Wondering what the normal lamp Colors would be on rear facing marker lamps on tenders would be. assuming red' would this be correct?


----------



## cv_acr (Oct 28, 2011)

Yes... but lit markers are hung on the rear of the _train_, so this typically wouldn't actually be the locomotive's tender unless it's running "light" (no cars) or it's a pusher on the rear, helping a train up a hill.


----------



## cv_acr (Oct 28, 2011)

There are also specific situations where the markers will be turned to show green to the rear (when cleared up in a siding for another train to pass), but yes, normally red.


----------



## DonR (Oct 18, 2012)

CV

It's been a long time ago...but did I see white or clear marker lights on
the front of steamers? When are white lens used as markers? Cabooses
had markers but they were red to the rear, I think.

My Bachmann Doodlebug came with fake white front markers.

Don


----------



## cv_acr (Oct 28, 2011)

Those aren't marker lights. 

Classification lights (displayed on the front of the train) and markers (displayed on the rear) are two very completely different things used for different purposes. (Although physically they look very similar, and on diesels the white/green class lights and red markers are all mounted together, the usage is very different.)

Class lights were used under timetable/train order style operation. Once that sort of operation was permanently discontinued and replaced with direct radio clearance systems, class lights went away. You'll note that modern diesels don't have them anymore.

Trains would display coloured signals (flags and lights) to indicate the following:
White - extra train (not running on a listed timetable schedule)
Green - one or more additional section(s) following (multiple trains running on the same regular timetable schedule)
No signals - last (or only) section of a regular train.


----------



## DonR (Oct 18, 2012)

Cris

Very interesting. Information we can all use.

So those 2 fake white lights on the front of my Doodlebug
were to indicate what? This exact unit in prototype ran through
my home town into the 1950s or later on a regular daily
schedule. It had these same light
fixtures just as my model does.

I notice on most steamers the same type of light fixture on
either side of the loco front below the stack. The lens is usually
clear. How were they used?

Don


----------



## cv_acr (Oct 28, 2011)

Don, these are the classification lights mentioned above.

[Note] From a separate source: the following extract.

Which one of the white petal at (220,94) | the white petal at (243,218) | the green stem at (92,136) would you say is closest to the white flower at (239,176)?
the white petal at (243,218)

If running on a regular timetable schedule, the lights would be dark/unlit.

They'd be white if it was running as an extra train.

Green if there are other sections of the same schedule following (unlikely for a doodlebug).


----------



## GN.2-6-8-0 (Jan 10, 2013)

Ok red to the rear how about to the sides' I'm thinking green should be correct.


----------



## cv_acr (Oct 28, 2011)

An old Kerosene marker lamp had 3 green lenses (normally facing front and sides) and 1 red lens (rear). In those cases where green was displayed to the rear, the lamp could be turned in the bracket to show green outwards.

Later modern cabooses with electric markers just had the red and green (but sometimes just red) lights facing the rear only.

See the lights mounted at the top corners of this modern (1970s) CP caboose:
http://canadianfreightcargallery.ca/cgi-bin/image.pl?i=cp434658&o=cprail


----------